::: QUOTED PASSAGE

[RFC] Coding Standards: "prefer `int` for, regular arithmetic, use `unsigned` only for bitmask and when you, intend to rely on wrapping behavior."

JohnReagan · June 12, 2019, 9:01pm

vector.size() returns a size_t, which on 64-bit platforms can represent
types values larger than those that can fit into an int64_t. So to turn
your argument around, since it's theoretically possible to have a vector
with more items than an int64_t can represent, isn't it already worth it
to use size_t, which is an unsigned type?

That's not true on my platform. I have 64-bit pointers so intptr_t is
64-bits, but the largest thing you can allocate is only 32-bits big so
size_t (and ptrdiff_t) are 32-bits.

JF_Bastien2 · June 13, 2019, 4:00pm

It runs LLVM?

JohnReagan · June 13, 2019, 4:19pm

Yes. We currently build LLVM 3.4.2 on our OpenVMS Itanium box with an
older EDG/Intel C++03 compiler to create legacy cross-compilers to our
OpenVMS x86 box (well, VirtualBox). We do have a few tweaks to the
relocations to access static data always through the GOT (including
CodeGen's static data). Our linker sees references to code (which might
be in 64-bit space) and creates trampolines in 32-bit space. That lets
any legacy code from the VAX-days to continue to take the address of a
routine and save it into some INTEGER*4 Fortran variable.

So mostly a small memory model with a few things from medium/large.

I've been unable to build the companion clang 3.4.2 however as its use
of templates seems to push our old compiler over the edge of sanity.

We're working on bootstrapping 8.0.0. Compile 8.0.0 on Linux, move
objects to our OpenVMS Itanium box to use the cross-linker (which can
handle Linux objects as well as our own), move the resulting image to
our OpenVMS x86 box... (and the same thing for libcxx, compiler-rt,
libcxxabi, etc.) and with a wave of a magic wand, we end up with a
native clang. And with a little more waving, our other legacy compilers
(our C, BLISS, Pascal, COBOL, BASIC, and Fortran)

I'm planning on submitting a lightning talk for this fall on "When 3
memory models isn't enough."

JF_Bastien2 · June 13, 2019, 4:25pm

Yes. We currently build LLVM 3.4.2 on our OpenVMS Itanium box with an
older EDG/Intel C++03 compiler to create legacy cross-compilers to our
OpenVMS x86 box (well, VirtualBox). We do have a few tweaks to the
relocations to access static data always through the GOT (including
CodeGen's static data). Our linker sees references to code (which might
be in 64-bit space) and creates trampolines in 32-bit space. That lets
any legacy code from the VAX-days to continue to take the address of a
routine and save it into some INTEGER*4 Fortran variable.

::::::

▸ **TASK REQUIREMENTS**:
- 1) Summarize the coding-standards thread in two sentences.
- 2) Carry the coding-standards thread forward from the point where it stops.

::: DATA UNDER STUDY

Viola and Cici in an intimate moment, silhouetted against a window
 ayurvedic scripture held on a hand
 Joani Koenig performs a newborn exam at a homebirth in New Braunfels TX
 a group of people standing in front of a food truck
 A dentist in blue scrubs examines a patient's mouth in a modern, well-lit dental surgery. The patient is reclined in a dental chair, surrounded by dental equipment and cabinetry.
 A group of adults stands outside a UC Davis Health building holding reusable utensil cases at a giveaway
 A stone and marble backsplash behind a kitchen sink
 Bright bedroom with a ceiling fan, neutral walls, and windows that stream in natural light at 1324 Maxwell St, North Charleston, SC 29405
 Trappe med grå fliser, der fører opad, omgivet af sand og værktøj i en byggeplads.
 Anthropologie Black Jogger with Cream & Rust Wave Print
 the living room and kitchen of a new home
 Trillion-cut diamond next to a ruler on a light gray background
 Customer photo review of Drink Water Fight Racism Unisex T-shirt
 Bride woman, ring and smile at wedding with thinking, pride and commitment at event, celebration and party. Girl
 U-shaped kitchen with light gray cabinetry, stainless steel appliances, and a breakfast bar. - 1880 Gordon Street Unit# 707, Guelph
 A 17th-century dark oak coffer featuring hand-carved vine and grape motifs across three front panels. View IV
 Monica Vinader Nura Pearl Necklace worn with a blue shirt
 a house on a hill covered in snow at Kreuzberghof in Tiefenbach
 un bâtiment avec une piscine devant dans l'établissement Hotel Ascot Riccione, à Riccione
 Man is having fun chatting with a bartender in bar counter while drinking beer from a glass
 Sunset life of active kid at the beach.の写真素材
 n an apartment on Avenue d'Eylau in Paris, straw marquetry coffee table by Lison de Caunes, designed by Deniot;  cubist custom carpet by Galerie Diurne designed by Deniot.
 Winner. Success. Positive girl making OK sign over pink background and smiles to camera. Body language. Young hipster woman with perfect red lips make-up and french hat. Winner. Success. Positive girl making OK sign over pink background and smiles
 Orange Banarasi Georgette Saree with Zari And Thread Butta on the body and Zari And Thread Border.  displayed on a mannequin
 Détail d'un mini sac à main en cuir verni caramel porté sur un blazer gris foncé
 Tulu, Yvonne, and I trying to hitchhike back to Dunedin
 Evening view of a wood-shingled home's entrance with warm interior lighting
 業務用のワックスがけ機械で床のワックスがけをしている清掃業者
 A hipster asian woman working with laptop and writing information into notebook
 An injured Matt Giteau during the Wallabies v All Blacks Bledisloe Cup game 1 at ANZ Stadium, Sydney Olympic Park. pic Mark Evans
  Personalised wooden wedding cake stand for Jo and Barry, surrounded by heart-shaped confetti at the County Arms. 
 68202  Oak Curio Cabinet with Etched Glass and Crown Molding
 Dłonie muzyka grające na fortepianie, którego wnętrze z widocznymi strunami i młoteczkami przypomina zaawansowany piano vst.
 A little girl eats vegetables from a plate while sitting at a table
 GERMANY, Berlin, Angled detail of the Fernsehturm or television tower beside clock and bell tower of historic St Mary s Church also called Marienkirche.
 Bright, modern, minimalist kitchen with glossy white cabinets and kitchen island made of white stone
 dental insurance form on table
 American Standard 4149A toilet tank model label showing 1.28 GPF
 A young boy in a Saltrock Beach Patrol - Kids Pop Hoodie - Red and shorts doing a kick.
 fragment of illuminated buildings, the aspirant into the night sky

::::::

▸ **TASK-BY-TASK OUTPUTS**:
- 1) Responding to the argument that size_t can hold values larger than int64_t, JohnReagan notes that on his platform pointers are 64 bits but size_t and ptrdiff_t are only 32 bits, because the largest allocation is 32 bits. Asked whether it runs LLVM, he explains that LLVM 3.4.2 is built on an OpenVMS Itanium box to create cross-compilers for an OpenVMS x86 box, and that work is under way to bootstrap 8.0.0 toward a native clang.

- 2)
So mostly a small memory model with a few things from medium/large.

I've been unable to build the companion clang 3.4.2 however as its use
of templates seems to push our old compiler over the edge of sanity.

We're working on bootstrapping 8.0.0. Compile 8.0.0 on Linux, move
objects to our OpenVMS Itanium box to use the cross-linker (which can
handle Linux objects as well as our own), move the resulting image to
our OpenVMS x86 box... (and the same thing for libcxx, compiler-rt,
libcxxabi, etc.) and with a wave of a magic wand, we end up with a
native clang. And with a little more waving, our other legacy compilers
(our C, BLISS, Pascal, COBOL, BASIC, and Fortran)

I'm planning on submitting a lightning talk for this fall on "When 3
memory models isn't enough.”

This is a rare occurrence… but you leave me speechless. I don’t even know where to start.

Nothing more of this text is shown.